● **Text provided**:
NOTE: Portus is our Rust implementation of CCP, but in most cases you won't actually need to clone or build it individually because it is provided as a library. Whether you are writing your own algorithm or using an existing one, Portus is available through package managers in Rust (cargo) and Python (pip). You only need to check out the repository directly if you would like to make changes to the library/API itself.
Setup
-
Regardless of whether you'd like to run or build an algorithm in Rust or Python, you'll need to install Rust (nightly version) and Cargo (Rust's package manager). Any method of installing Rust should work, but we recommend the following:
curl https://sh.rustup.rs -sSf | sh -s -- -y -v --default-toolchain nightly
-
Next, you'll need to pick a datapath and install our datapath integration. We currently support the following three datapaths. If you're not sure, you probably want the Linux Kernel. This integration has received the most use and is the easiest to set up, but we have successfully run all of the same experiments and tests on the other datapaths as well. If you would like to use a datapath that is not listed below, you'll need to add support yourself (see New Datapaths).
Linux (kernel module)
Clone our kernel module:
git clone https://github.com/ccp-project/ccp-kernel.git
Fetch submodules:
git submodule update --init --recursive
Build:
cd ccp-kernel && make
Install: (provide
ipc=0
to use netlink sockets):sudo ./ccp_kernel_load ipc=0
mTCP / DPDK (fork)

● **Raw data**:

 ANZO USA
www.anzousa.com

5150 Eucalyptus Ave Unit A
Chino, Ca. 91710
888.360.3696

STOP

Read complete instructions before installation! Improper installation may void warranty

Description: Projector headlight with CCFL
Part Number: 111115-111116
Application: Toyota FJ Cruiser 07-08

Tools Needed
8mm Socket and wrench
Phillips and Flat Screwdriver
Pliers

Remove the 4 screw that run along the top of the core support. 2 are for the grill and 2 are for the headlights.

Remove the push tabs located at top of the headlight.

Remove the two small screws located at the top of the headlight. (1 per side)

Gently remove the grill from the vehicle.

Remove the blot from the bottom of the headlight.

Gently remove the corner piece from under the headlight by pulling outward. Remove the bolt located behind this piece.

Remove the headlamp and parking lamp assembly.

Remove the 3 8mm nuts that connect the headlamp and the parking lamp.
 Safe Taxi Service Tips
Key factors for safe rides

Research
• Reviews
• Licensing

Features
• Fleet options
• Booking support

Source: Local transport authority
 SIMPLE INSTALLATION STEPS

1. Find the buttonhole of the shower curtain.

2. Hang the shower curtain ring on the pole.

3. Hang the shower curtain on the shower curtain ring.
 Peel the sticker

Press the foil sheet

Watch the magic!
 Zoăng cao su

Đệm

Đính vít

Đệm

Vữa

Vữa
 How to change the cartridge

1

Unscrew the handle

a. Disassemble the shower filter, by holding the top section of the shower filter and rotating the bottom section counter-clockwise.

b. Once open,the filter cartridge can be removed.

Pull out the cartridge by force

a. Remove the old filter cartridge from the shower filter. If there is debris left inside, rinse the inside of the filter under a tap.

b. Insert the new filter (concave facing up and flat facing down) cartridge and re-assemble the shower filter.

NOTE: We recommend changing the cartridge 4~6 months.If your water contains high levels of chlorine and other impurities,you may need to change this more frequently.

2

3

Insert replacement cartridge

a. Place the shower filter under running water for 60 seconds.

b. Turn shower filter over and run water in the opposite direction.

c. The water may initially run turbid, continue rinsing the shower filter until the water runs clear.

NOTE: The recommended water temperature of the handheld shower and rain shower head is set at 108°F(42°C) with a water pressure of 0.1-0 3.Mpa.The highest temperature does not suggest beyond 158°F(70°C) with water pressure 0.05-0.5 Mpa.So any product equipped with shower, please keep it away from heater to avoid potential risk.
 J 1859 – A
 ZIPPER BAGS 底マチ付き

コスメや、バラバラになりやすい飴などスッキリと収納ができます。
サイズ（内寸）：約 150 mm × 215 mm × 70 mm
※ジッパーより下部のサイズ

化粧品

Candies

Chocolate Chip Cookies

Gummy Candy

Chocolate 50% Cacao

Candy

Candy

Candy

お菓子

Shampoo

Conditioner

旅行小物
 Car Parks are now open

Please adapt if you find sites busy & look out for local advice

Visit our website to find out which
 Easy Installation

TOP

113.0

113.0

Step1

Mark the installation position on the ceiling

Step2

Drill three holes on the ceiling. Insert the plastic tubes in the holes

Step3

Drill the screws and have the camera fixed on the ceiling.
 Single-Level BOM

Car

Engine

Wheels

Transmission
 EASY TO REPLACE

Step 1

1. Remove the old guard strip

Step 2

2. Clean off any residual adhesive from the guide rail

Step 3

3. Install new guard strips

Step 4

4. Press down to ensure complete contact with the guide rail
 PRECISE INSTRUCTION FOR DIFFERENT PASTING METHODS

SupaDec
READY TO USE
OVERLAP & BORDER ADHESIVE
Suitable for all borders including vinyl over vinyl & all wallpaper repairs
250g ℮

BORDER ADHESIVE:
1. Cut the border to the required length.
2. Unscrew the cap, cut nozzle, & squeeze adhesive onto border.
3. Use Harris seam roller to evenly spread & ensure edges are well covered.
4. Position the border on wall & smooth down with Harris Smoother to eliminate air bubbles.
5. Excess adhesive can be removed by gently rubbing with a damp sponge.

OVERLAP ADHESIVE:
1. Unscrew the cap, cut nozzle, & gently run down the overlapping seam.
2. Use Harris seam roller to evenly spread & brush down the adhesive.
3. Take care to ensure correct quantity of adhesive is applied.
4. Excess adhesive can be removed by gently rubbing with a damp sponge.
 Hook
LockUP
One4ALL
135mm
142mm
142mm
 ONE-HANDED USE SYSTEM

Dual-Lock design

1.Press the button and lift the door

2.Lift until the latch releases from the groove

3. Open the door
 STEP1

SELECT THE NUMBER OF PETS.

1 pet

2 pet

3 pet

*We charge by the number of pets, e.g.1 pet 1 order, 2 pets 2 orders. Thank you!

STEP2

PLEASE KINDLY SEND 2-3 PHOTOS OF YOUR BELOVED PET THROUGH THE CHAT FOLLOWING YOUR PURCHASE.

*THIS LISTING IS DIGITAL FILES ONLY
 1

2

● **Instructions for the task**:
Continue the Portus setup instructions from the point where they stop.

● **Result of this exercise**:
Clone our fork:
git clone https://github.com/ccp-project/ccp-mtcp.git
Follow the instructions in
REAMDE.md
for building mTCP as normal (and for building DPDK first, if you haven't done so already).More detailed instructions coming soon.
Google QUIC (patch)
Our patch currently lives at https://github.com/ccp-project/ccp-quic
Follow the instructions in
README.md
for applying the patch.More specific instructions for getting QUIC setup from scratch coming soon.
-
Clone an existing algorithm or write your own by following the rest of the guide. We have implemented the following algorithms:
-
Build the algorithm
Rust
Just run
cargo build
in the root of the repository. If you run into any build errors, see Common Problems.Python
Assuming you have python and pip installed, just run
pip install --user portus
. If you run into any build errors, see Common Problems. -
Follow instructions in Running Algorithms to use CCP.
CCP Programming Model
Traditionally, congestion control algorithms, and thus the API provided by datapaths, have been designed around the idea of taking some action upon receiving each packet acknowledgement.
In contrast, CCP is built around the idea of moving the core congestion control logic off of the immediate datapath in order to gain programmability. However, in order to maintain good performance, rather than moving it entirely, we split the implementation of a congestion control algorithm between the datapath and a userspace agent. The datapath component is restricted to a simple LISP-like language and is primarily used for collecting statistics and dictating sending behavior, while the userspace algorithm can be arbitrarily complex and is written in a language like Rust or Python with the support of all their available libraries.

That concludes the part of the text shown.